*** Opening of Supplied material ***

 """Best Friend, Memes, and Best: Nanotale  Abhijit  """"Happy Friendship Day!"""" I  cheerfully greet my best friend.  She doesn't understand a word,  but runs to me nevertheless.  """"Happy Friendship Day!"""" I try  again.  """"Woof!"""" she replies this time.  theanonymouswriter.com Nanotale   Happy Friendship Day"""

*** Close of Supplied material ***
*** Opening of Supplied material ***

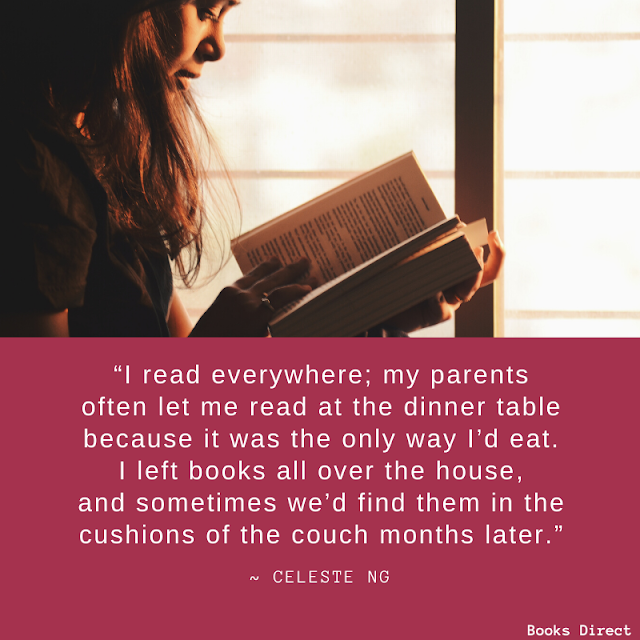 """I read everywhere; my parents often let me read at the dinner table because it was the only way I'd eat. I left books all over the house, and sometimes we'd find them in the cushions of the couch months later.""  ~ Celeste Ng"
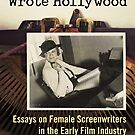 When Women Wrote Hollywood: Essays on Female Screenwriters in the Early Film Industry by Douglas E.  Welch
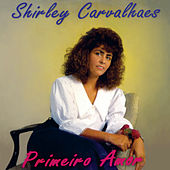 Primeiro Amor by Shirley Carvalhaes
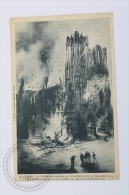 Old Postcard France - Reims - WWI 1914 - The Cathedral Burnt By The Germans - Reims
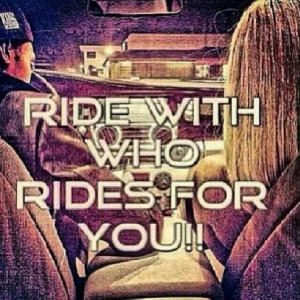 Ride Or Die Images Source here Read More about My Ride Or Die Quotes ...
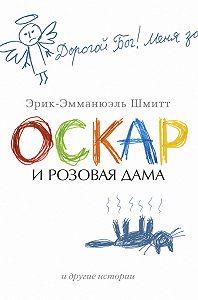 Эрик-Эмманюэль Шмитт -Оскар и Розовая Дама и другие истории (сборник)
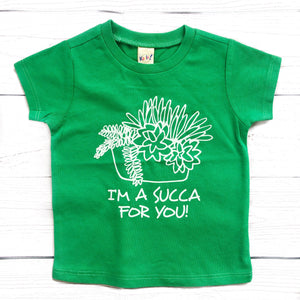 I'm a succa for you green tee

*** Close of Supplied material ***
*** Opening of Supplied material ***

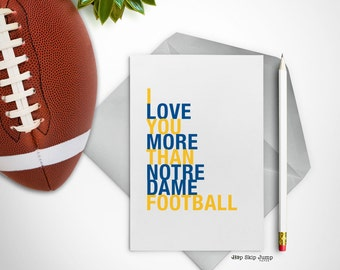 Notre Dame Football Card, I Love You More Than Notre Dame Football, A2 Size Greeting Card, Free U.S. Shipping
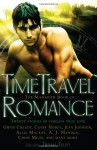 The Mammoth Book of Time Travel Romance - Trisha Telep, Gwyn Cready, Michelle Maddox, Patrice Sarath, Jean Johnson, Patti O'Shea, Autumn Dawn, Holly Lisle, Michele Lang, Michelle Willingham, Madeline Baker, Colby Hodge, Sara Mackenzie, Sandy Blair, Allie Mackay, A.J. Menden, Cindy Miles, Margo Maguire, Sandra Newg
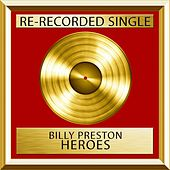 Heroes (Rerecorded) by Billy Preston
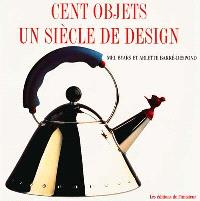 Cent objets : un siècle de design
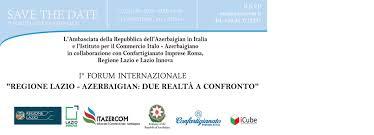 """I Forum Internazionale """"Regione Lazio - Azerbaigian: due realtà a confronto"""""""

*** Close of Supplied material ***

* Your goal *
Repeat, without pictures, exactly the lines of the data above from the one containing "read everywhere; my" through the one containing "I'm a succa for you green tee", including both and adding nothing.

* Output of the task *
 """I read everywhere; my parents often let me read at the dinner table because it was the only way I'd eat. I left books all over the house, and sometimes we'd find them in the cushions of the couch months later.""  ~ Celeste Ng"
 When Women Wrote Hollywood: Essays on Female Screenwriters in the Early Film Industry by Douglas E.  Welch
 Primeiro Amor by Shirley Carvalhaes
 Old Postcard France - Reims - WWI 1914 - The Cathedral Burnt By The Germans - Reims
 Ride Or Die Images Source here Read More about My Ride Or Die Quotes ...
 Эрик-Эмманюэль Шмитт -Оскар и Розовая Дама и другие истории (сборник)
 I'm a succa for you green tee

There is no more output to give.